• _Dataset records_:
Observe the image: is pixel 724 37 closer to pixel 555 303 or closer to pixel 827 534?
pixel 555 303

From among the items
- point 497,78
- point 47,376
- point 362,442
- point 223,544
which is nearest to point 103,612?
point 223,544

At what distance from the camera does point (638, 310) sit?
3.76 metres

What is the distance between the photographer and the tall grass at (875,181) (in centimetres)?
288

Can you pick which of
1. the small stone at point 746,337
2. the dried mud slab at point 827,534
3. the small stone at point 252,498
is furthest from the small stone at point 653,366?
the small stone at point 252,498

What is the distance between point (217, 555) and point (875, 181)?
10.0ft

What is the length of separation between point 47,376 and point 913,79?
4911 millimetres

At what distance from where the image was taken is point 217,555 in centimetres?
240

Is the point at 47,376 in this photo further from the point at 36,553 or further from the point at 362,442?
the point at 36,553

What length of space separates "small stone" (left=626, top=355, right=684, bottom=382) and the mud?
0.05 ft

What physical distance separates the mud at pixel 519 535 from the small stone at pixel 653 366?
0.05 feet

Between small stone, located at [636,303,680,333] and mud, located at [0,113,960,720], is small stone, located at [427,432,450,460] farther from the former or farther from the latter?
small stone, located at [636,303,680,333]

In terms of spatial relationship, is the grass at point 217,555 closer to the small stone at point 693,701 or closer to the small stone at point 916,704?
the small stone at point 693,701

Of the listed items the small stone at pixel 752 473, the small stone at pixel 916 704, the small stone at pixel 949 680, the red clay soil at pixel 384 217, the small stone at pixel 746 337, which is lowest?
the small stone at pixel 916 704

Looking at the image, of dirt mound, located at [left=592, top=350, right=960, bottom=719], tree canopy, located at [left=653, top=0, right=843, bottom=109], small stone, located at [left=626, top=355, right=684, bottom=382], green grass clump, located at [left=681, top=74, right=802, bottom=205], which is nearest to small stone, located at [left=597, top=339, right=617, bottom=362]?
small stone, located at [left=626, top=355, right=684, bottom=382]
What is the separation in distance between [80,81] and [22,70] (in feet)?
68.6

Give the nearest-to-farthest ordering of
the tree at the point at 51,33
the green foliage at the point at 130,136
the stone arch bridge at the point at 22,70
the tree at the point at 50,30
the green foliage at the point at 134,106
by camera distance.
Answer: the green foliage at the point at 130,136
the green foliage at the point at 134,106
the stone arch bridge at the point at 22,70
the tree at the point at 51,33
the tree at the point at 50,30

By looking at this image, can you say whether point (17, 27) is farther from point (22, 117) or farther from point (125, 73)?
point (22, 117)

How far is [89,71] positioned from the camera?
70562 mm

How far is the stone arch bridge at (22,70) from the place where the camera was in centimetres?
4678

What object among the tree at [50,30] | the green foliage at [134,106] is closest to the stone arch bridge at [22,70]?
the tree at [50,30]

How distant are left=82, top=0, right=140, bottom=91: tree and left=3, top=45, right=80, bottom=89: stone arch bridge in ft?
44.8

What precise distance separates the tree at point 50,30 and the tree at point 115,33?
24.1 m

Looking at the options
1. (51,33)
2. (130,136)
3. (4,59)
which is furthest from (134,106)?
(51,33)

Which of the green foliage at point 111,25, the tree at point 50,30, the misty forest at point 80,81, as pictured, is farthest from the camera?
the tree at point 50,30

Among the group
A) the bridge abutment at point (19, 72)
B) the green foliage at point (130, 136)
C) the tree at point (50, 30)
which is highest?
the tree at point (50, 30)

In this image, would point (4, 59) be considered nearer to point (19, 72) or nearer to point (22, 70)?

• _What the task asks_: Only the lines from the one that contains "What object among" to the end of the entries above should be given again, exactly and in full.

• _Answer to the problem_:
What object among the tree at [50,30] | the green foliage at [134,106] is closest to the stone arch bridge at [22,70]?
the tree at [50,30]

How distant are left=82, top=0, right=140, bottom=91: tree and left=3, top=45, right=80, bottom=89: stone arch bridge in ft?
44.8

What precise distance separates the tree at point 50,30 and the tree at point 115,33?
24.1 m

Looking at the options
1. (51,33)
2. (130,136)
3. (4,59)
which is furthest from (134,106)?
(51,33)

Which of the green foliage at point 111,25, the tree at point 50,30, the misty forest at point 80,81, as pictured, is farthest from the camera?
the tree at point 50,30

Among the group
A) the bridge abutment at point (19, 72)
B) the green foliage at point (130, 136)
C) the tree at point (50, 30)
which is highest?
the tree at point (50, 30)

In this image, would point (4, 59) be considered nearer to point (19, 72) or nearer to point (22, 70)?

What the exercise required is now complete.